L’Iran a annoncé être parvenu à un mémorandum d’entente, sous médiation pakistanaise, tout en précisant que ce document ne porte pas sur les questions nucléaires, jugées trop complexes à ce stade. Téhéran a indiqué attendre désormais la réponse des États-Unis, affirmant qu’aucune concession supplémentaire ne pouvait être accordée au-delà des termes prévus dans ce mémorandu
Le porte-parole du ministère iranien des Affaires étrangères, Esmail Baghaei, a déclaré que l’Iran était « à la fois très proche et très loin » d’un accord, en raison des positions américaines jugées contradictoires. Il a toutefois souligné qu’aucun accord définitif n’avait encore été conclu et que les discussions sur les points de désaccord se poursuivaient.
De son côté, le président iranien Masoud Pezeshkian a affirmé que les précédentes expériences de négociation avec Washington imposaient à l’Iran d’agir avec prudence et vigilance.

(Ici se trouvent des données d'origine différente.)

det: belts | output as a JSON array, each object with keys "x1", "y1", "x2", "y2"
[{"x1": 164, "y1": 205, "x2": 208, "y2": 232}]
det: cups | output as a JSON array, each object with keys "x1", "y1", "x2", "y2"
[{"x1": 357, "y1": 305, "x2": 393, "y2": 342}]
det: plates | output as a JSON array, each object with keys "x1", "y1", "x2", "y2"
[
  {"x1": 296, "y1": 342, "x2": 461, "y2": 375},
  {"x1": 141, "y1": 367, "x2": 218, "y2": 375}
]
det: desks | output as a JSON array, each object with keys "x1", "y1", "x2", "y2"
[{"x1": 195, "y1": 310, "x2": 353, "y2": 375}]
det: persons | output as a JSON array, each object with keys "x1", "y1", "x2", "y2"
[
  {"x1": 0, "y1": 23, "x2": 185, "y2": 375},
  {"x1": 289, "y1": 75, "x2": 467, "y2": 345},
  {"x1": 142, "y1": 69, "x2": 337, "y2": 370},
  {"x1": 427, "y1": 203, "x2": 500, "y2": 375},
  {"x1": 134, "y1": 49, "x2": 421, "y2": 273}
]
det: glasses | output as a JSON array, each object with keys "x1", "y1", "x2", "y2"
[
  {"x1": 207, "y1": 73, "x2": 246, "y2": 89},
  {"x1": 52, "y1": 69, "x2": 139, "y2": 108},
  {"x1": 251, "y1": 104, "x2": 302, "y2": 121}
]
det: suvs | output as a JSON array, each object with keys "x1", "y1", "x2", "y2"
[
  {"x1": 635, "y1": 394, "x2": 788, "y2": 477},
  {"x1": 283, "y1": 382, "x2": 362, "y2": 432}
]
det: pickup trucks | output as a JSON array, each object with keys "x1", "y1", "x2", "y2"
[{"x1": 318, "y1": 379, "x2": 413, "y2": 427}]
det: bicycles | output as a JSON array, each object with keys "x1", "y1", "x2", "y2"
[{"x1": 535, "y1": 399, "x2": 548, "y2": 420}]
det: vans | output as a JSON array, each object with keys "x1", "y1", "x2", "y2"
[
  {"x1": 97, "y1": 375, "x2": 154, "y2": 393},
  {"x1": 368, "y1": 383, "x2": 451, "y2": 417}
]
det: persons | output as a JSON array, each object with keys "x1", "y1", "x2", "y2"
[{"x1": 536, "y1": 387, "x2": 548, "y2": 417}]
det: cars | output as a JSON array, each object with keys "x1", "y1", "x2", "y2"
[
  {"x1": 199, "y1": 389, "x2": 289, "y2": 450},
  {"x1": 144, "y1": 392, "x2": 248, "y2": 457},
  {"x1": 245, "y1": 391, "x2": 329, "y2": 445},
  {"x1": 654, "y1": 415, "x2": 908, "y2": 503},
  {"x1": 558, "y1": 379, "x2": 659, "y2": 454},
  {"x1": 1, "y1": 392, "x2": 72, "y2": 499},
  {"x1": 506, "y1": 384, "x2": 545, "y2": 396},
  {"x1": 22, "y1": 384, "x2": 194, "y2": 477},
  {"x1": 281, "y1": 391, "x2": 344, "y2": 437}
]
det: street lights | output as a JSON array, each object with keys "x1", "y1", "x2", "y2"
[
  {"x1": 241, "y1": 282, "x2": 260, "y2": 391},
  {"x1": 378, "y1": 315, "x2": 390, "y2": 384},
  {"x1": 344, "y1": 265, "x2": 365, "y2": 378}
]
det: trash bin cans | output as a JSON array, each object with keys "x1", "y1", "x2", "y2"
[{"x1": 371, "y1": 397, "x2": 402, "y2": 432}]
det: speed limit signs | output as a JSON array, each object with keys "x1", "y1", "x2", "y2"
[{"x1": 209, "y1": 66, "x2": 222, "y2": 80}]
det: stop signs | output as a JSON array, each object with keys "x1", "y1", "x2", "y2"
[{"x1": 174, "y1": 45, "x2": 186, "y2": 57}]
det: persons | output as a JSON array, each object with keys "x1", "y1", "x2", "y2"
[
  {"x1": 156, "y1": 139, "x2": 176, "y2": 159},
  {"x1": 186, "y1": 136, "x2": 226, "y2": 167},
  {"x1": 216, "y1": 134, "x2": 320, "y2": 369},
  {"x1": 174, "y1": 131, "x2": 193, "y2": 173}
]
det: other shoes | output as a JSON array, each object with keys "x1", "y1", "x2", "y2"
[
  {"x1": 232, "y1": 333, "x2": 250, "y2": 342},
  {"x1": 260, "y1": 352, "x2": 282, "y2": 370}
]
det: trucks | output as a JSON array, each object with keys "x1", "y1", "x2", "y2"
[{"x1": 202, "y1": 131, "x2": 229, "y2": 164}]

Selon des médias iraniens, le chef de l’armée pakistanaise, Asim Munir, s’est entretenu à Téhéran avec plusieurs hauts responsables iraniens, dont le président Masoud Pezeshkian, le président du Parlement Mohammad Bagher Ghalibaf et le ministre des Affaires étrangères Abbas Araghchi, dans le cadre des efforts de médiation.
À Washington, le secrétaire d’État américain Marco Rubio a reconnu des avancées dans les négociations, évoquant la possibilité d’annonces américaines dans les prochains jours.
Par ailleurs, des médias iraniens ont indiqué qu’une délégation diplomatique qatarie était arrivée à Téhéran afin de participer aux consultations régionales soutenant les efforts de médiation pakistanais.